# Aggression towards other dogs



## merlin371 (Jul 26, 2010)

So my dog used to be a puller I've been able to correct that now it's getting better and better but at this stage it's gotten already a lot better then it was.
But the problem with other dogs still remains if I'm walking and he sees another dog he goes nuts starts pulling and barking, but the wierd thing is he does only with a few dogs, other dogs I've been able to correct it, other dogs it just doesn't work, when i stopped him from pulling i used the tree approach but using that approach with the aggression doesn't work cause he'll bark anyway  and if i go the other direction doesn't work either cause most of the time the dog is coming towards me so if i run back it only means more time with the other dog, so I really don't know what to do, I'm considering a prong just for when he meets other dogs, but i kinda don't wanna go down that road.

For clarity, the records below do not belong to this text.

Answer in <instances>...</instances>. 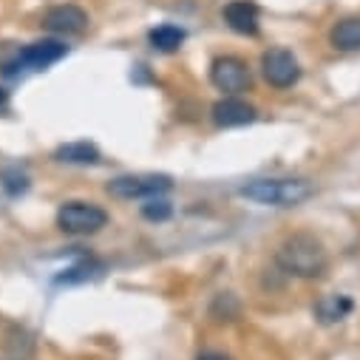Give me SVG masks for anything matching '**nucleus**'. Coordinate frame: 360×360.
<instances>
[{
	"instance_id": "obj_7",
	"label": "nucleus",
	"mask_w": 360,
	"mask_h": 360,
	"mask_svg": "<svg viewBox=\"0 0 360 360\" xmlns=\"http://www.w3.org/2000/svg\"><path fill=\"white\" fill-rule=\"evenodd\" d=\"M43 26L49 32H57V34H77L88 26V15L74 4H63V6H51L46 12Z\"/></svg>"
},
{
	"instance_id": "obj_5",
	"label": "nucleus",
	"mask_w": 360,
	"mask_h": 360,
	"mask_svg": "<svg viewBox=\"0 0 360 360\" xmlns=\"http://www.w3.org/2000/svg\"><path fill=\"white\" fill-rule=\"evenodd\" d=\"M261 74L273 88H292L301 79V65L287 49H269L261 57Z\"/></svg>"
},
{
	"instance_id": "obj_6",
	"label": "nucleus",
	"mask_w": 360,
	"mask_h": 360,
	"mask_svg": "<svg viewBox=\"0 0 360 360\" xmlns=\"http://www.w3.org/2000/svg\"><path fill=\"white\" fill-rule=\"evenodd\" d=\"M210 79L224 94H241L250 88V68L238 57H219L210 68Z\"/></svg>"
},
{
	"instance_id": "obj_15",
	"label": "nucleus",
	"mask_w": 360,
	"mask_h": 360,
	"mask_svg": "<svg viewBox=\"0 0 360 360\" xmlns=\"http://www.w3.org/2000/svg\"><path fill=\"white\" fill-rule=\"evenodd\" d=\"M0 182H4V188H6L9 196H18V193L29 191V176H26L20 167H6V170H0Z\"/></svg>"
},
{
	"instance_id": "obj_10",
	"label": "nucleus",
	"mask_w": 360,
	"mask_h": 360,
	"mask_svg": "<svg viewBox=\"0 0 360 360\" xmlns=\"http://www.w3.org/2000/svg\"><path fill=\"white\" fill-rule=\"evenodd\" d=\"M224 20L233 32L252 37L258 32V6L250 4V0H233V4L224 6Z\"/></svg>"
},
{
	"instance_id": "obj_14",
	"label": "nucleus",
	"mask_w": 360,
	"mask_h": 360,
	"mask_svg": "<svg viewBox=\"0 0 360 360\" xmlns=\"http://www.w3.org/2000/svg\"><path fill=\"white\" fill-rule=\"evenodd\" d=\"M148 40H150V46L156 49V51H176L179 46L185 43V29H179V26H170V23H165V26H156L150 34H148Z\"/></svg>"
},
{
	"instance_id": "obj_8",
	"label": "nucleus",
	"mask_w": 360,
	"mask_h": 360,
	"mask_svg": "<svg viewBox=\"0 0 360 360\" xmlns=\"http://www.w3.org/2000/svg\"><path fill=\"white\" fill-rule=\"evenodd\" d=\"M65 51H68V49H65L60 40H37V43L26 46V49L18 54V65H29V68L40 71V68H49V65H54L57 60H63Z\"/></svg>"
},
{
	"instance_id": "obj_1",
	"label": "nucleus",
	"mask_w": 360,
	"mask_h": 360,
	"mask_svg": "<svg viewBox=\"0 0 360 360\" xmlns=\"http://www.w3.org/2000/svg\"><path fill=\"white\" fill-rule=\"evenodd\" d=\"M276 261H278V266L284 269V273H290L295 278H321L326 273V266H329L326 247L312 233H295V236H290L278 247Z\"/></svg>"
},
{
	"instance_id": "obj_16",
	"label": "nucleus",
	"mask_w": 360,
	"mask_h": 360,
	"mask_svg": "<svg viewBox=\"0 0 360 360\" xmlns=\"http://www.w3.org/2000/svg\"><path fill=\"white\" fill-rule=\"evenodd\" d=\"M142 216L148 221H167L173 216V205L167 199H162V196H153V199H148L142 205Z\"/></svg>"
},
{
	"instance_id": "obj_12",
	"label": "nucleus",
	"mask_w": 360,
	"mask_h": 360,
	"mask_svg": "<svg viewBox=\"0 0 360 360\" xmlns=\"http://www.w3.org/2000/svg\"><path fill=\"white\" fill-rule=\"evenodd\" d=\"M57 162H68V165H97L100 162V148L91 142H68L60 145L54 150Z\"/></svg>"
},
{
	"instance_id": "obj_18",
	"label": "nucleus",
	"mask_w": 360,
	"mask_h": 360,
	"mask_svg": "<svg viewBox=\"0 0 360 360\" xmlns=\"http://www.w3.org/2000/svg\"><path fill=\"white\" fill-rule=\"evenodd\" d=\"M6 100H9V94H6V91H4V88H0V105H4V103H6Z\"/></svg>"
},
{
	"instance_id": "obj_9",
	"label": "nucleus",
	"mask_w": 360,
	"mask_h": 360,
	"mask_svg": "<svg viewBox=\"0 0 360 360\" xmlns=\"http://www.w3.org/2000/svg\"><path fill=\"white\" fill-rule=\"evenodd\" d=\"M255 120V108L238 97H224L213 105V122L219 128H238V125H250Z\"/></svg>"
},
{
	"instance_id": "obj_3",
	"label": "nucleus",
	"mask_w": 360,
	"mask_h": 360,
	"mask_svg": "<svg viewBox=\"0 0 360 360\" xmlns=\"http://www.w3.org/2000/svg\"><path fill=\"white\" fill-rule=\"evenodd\" d=\"M108 224V213L91 202H65L57 210V227L71 236H91Z\"/></svg>"
},
{
	"instance_id": "obj_2",
	"label": "nucleus",
	"mask_w": 360,
	"mask_h": 360,
	"mask_svg": "<svg viewBox=\"0 0 360 360\" xmlns=\"http://www.w3.org/2000/svg\"><path fill=\"white\" fill-rule=\"evenodd\" d=\"M238 193L264 207H298L315 196V188L307 179H252Z\"/></svg>"
},
{
	"instance_id": "obj_17",
	"label": "nucleus",
	"mask_w": 360,
	"mask_h": 360,
	"mask_svg": "<svg viewBox=\"0 0 360 360\" xmlns=\"http://www.w3.org/2000/svg\"><path fill=\"white\" fill-rule=\"evenodd\" d=\"M196 360H230V357L221 354V352H205V354H199Z\"/></svg>"
},
{
	"instance_id": "obj_11",
	"label": "nucleus",
	"mask_w": 360,
	"mask_h": 360,
	"mask_svg": "<svg viewBox=\"0 0 360 360\" xmlns=\"http://www.w3.org/2000/svg\"><path fill=\"white\" fill-rule=\"evenodd\" d=\"M329 43L338 51H360V18H346L332 26Z\"/></svg>"
},
{
	"instance_id": "obj_4",
	"label": "nucleus",
	"mask_w": 360,
	"mask_h": 360,
	"mask_svg": "<svg viewBox=\"0 0 360 360\" xmlns=\"http://www.w3.org/2000/svg\"><path fill=\"white\" fill-rule=\"evenodd\" d=\"M173 188V179L165 173H136V176H117L108 182V193L114 199H153Z\"/></svg>"
},
{
	"instance_id": "obj_13",
	"label": "nucleus",
	"mask_w": 360,
	"mask_h": 360,
	"mask_svg": "<svg viewBox=\"0 0 360 360\" xmlns=\"http://www.w3.org/2000/svg\"><path fill=\"white\" fill-rule=\"evenodd\" d=\"M352 312V301L346 295H323L315 304V315L321 318V323H338Z\"/></svg>"
}]
</instances>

I think he just needs to socialize with other dogs but there's no dog parks around here and i don't know anyone with a dog, so I kinda have to fix it on the road, anyone got any good advice?


----------



## ann g (May 6, 2010)

I've got the same problem with my gsd, perfect walker til he see's another dog, then he just goes nuts. He did great in obedience around other dogs, is fine at the vet when he see's them, problem is only on walks. I agree with you, I don't wanna go with anything that would cause pain. Like you, I dont have any friends with dogs. Has he ever been attacked or bitten by another dog. Mine has had numerous encounters with loose dogs running up and barking at us so I dont know if I'll ever be able to correct the problem. I feel for you and wish you the best of luck.


----------



## RawFedDogs (Jun 16, 2008)

Check out the booklet "Fiesty Fido", by Dr. Patricia McConnell. It may give both of you some insight.


----------



## ann g (May 6, 2010)

Thanks, I'll have to look into getting that.


----------